**Assignment**
Here are some records; return them all exactly.

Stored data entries
━━━━━━━━━━━━━━━━━━━━

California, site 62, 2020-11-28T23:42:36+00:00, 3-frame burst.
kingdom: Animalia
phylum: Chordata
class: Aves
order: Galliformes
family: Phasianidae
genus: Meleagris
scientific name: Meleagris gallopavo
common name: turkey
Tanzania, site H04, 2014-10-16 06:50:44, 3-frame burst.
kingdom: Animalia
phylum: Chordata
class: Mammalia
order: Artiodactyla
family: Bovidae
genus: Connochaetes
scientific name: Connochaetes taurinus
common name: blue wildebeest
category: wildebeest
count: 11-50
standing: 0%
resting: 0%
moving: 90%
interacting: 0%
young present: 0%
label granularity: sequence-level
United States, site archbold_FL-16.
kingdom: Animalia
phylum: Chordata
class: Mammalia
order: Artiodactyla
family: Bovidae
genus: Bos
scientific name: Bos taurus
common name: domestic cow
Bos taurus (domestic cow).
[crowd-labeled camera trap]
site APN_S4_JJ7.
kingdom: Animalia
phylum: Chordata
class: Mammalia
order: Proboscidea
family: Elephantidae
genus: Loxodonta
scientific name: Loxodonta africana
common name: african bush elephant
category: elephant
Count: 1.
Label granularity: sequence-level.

━━━━━━━━━━━━━━━━━━━━

**Task result**
California, site 62, 2020-11-28T23:42:36+00:00, 3-frame burst.
kingdom: Animalia
phylum: Chordata
class: Aves
order: Galliformes
family: Phasianidae
genus: Meleagris
scientific name: Meleagris gallopavo
common name: turkey
Tanzania, site H04, 2014-10-16 06:50:44, 3-frame burst.
kingdom: Animalia
phylum: Chordata
class: Mammalia
order: Artiodactyla
family: Bovidae
genus: Connochaetes
scientific name: Connochaetes taurinus
common name: blue wildebeest
category: wildebeest
count: 11-50
standing: 0%
resting: 0%
moving: 90%
interacting: 0%
young present: 0%
label granularity: sequence-level
United States, site archbold_FL-16.
kingdom: Animalia
phylum: Chordata
class: Mammalia
order: Artiodactyla
family: Bovidae
genus: Bos
scientific name: Bos taurus
common name: domestic cow
Bos taurus (domestic cow).
[crowd-labeled camera trap]
site APN_S4_JJ7.
kingdom: Animalia
phylum: Chordata
class: Mammalia
order: Proboscidea
family: Elephantidae
genus: Loxodonta
scientific name: Loxodonta africana
common name: african bush elephant
category: elephant
Count: 1.
Label granularity: sequence-level.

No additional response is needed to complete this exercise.